**Task objective:**
Pick out all lines of the entries that include the word "over" and copy them.

* * * * * * *

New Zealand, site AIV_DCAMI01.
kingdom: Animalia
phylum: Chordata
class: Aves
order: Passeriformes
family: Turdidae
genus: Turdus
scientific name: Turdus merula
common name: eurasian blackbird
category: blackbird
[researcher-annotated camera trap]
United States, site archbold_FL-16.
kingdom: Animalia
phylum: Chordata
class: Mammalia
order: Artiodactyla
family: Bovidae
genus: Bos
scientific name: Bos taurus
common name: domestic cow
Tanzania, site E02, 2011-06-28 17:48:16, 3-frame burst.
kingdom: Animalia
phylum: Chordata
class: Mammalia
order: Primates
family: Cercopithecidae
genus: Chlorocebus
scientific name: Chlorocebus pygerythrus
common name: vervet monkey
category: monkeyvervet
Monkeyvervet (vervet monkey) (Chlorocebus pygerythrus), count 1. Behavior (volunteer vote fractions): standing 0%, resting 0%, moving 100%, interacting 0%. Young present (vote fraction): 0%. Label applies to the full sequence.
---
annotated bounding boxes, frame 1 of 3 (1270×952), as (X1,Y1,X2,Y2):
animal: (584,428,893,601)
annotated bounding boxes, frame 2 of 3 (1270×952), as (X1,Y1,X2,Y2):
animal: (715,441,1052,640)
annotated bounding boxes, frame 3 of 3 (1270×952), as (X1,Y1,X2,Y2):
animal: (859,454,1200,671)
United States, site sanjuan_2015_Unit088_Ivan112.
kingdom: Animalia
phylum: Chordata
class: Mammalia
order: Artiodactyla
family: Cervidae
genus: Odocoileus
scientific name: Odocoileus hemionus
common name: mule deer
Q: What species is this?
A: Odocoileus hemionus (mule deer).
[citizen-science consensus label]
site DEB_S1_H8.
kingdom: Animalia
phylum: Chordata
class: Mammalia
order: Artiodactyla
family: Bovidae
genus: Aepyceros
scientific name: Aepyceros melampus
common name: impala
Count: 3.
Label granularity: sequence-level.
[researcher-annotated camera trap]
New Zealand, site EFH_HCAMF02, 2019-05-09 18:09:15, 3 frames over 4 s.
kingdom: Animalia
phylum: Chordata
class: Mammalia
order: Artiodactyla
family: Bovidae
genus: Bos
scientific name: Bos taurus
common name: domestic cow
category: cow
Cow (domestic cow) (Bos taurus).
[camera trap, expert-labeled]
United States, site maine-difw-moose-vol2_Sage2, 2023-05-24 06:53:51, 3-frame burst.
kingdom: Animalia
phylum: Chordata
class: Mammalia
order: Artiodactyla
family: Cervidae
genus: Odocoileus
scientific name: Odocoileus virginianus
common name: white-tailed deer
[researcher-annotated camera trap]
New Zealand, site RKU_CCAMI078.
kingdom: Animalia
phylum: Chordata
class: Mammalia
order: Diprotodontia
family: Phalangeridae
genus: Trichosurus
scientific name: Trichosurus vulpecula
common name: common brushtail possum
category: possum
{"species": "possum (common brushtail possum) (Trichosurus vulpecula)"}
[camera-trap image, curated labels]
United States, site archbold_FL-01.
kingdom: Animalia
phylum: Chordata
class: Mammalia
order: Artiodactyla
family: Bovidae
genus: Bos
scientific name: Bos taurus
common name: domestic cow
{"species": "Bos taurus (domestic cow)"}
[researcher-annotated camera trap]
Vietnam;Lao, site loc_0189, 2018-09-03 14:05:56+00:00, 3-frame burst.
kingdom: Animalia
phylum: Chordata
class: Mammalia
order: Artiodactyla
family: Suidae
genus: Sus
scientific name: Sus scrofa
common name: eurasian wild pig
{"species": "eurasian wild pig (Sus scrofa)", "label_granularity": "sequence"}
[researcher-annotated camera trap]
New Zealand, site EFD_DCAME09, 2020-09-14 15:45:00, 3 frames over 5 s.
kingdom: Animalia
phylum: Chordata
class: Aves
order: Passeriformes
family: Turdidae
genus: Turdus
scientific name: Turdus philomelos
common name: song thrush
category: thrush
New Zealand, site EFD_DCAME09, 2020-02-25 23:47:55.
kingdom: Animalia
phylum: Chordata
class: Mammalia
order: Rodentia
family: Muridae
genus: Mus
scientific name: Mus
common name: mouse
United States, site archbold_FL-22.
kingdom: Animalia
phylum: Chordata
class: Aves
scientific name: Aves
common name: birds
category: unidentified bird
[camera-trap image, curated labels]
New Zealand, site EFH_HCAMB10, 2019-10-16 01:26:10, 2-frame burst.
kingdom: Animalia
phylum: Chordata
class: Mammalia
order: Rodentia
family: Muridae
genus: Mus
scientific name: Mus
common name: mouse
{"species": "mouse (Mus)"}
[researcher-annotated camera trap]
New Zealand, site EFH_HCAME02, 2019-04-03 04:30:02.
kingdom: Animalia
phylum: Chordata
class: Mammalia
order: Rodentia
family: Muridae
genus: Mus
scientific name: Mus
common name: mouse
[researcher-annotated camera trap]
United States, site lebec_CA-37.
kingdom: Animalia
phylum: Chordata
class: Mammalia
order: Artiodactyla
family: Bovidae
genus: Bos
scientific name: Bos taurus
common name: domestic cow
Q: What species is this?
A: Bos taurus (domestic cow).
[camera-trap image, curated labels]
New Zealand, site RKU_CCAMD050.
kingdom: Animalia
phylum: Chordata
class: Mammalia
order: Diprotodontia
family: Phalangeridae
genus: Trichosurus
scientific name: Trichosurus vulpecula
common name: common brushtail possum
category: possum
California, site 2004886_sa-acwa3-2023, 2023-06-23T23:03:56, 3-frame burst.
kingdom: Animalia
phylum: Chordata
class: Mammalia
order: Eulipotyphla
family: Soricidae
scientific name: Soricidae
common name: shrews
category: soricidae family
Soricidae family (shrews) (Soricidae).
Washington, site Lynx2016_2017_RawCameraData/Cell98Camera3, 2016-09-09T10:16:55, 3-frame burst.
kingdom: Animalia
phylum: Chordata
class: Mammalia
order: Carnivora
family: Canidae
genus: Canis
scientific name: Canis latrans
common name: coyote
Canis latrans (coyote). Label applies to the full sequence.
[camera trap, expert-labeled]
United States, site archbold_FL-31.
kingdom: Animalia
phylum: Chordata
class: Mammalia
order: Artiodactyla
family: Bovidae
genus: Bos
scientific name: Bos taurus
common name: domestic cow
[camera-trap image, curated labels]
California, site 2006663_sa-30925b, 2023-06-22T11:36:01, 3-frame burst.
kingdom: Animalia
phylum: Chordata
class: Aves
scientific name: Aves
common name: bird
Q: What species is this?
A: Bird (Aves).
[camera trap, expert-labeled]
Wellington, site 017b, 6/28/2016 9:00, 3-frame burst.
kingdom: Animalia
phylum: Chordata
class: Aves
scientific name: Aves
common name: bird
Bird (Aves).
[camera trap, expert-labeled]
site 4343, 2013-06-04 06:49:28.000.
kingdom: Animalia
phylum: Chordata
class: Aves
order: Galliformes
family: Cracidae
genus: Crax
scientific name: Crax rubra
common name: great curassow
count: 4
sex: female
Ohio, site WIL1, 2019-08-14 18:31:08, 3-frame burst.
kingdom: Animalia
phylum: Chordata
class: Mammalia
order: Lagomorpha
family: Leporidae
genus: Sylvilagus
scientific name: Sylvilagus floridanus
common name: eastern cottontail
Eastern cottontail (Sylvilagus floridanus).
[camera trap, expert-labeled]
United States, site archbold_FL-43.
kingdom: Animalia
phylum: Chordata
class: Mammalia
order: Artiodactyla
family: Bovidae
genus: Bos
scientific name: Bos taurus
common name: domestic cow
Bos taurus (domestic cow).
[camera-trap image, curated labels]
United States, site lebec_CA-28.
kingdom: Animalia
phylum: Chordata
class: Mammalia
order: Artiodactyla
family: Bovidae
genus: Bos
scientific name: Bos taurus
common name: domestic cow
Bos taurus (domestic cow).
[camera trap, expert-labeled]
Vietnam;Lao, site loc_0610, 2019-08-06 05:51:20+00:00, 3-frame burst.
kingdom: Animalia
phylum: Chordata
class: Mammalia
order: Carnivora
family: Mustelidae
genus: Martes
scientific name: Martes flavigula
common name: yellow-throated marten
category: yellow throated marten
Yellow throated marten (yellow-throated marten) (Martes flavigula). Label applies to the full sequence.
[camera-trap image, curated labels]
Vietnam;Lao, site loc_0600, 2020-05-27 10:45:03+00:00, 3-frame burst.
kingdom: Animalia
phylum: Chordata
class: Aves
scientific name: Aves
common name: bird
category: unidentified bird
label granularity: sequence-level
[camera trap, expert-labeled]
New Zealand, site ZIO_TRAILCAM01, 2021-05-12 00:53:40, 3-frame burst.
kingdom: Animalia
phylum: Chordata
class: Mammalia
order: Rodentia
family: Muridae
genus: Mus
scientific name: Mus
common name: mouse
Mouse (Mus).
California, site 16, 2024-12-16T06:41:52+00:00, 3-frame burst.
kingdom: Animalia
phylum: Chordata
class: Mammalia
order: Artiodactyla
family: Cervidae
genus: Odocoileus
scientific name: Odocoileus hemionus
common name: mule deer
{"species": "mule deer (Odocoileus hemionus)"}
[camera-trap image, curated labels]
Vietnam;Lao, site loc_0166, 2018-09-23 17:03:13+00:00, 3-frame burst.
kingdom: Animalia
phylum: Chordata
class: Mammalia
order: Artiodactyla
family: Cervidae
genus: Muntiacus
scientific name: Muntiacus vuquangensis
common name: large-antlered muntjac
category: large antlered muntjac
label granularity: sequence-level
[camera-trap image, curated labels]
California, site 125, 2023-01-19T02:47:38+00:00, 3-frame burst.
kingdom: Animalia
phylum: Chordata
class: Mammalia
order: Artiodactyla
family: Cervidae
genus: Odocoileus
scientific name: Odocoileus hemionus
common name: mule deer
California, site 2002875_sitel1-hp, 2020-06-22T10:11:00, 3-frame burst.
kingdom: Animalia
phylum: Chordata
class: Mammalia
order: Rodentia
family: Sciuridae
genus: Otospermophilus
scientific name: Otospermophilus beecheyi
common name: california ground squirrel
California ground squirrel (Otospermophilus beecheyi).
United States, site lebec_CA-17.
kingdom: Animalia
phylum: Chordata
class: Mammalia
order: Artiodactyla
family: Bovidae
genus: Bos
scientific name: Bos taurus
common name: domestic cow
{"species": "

* * * * * * *

**Answer to the problem:**
New Zealand, site EFH_HCAMF02, 2019-05-09 18:09:15, 3 frames over 4 s.
New Zealand, site EFD_DCAME09, 2020-09-14 15:45:00, 3 frames over 5 s.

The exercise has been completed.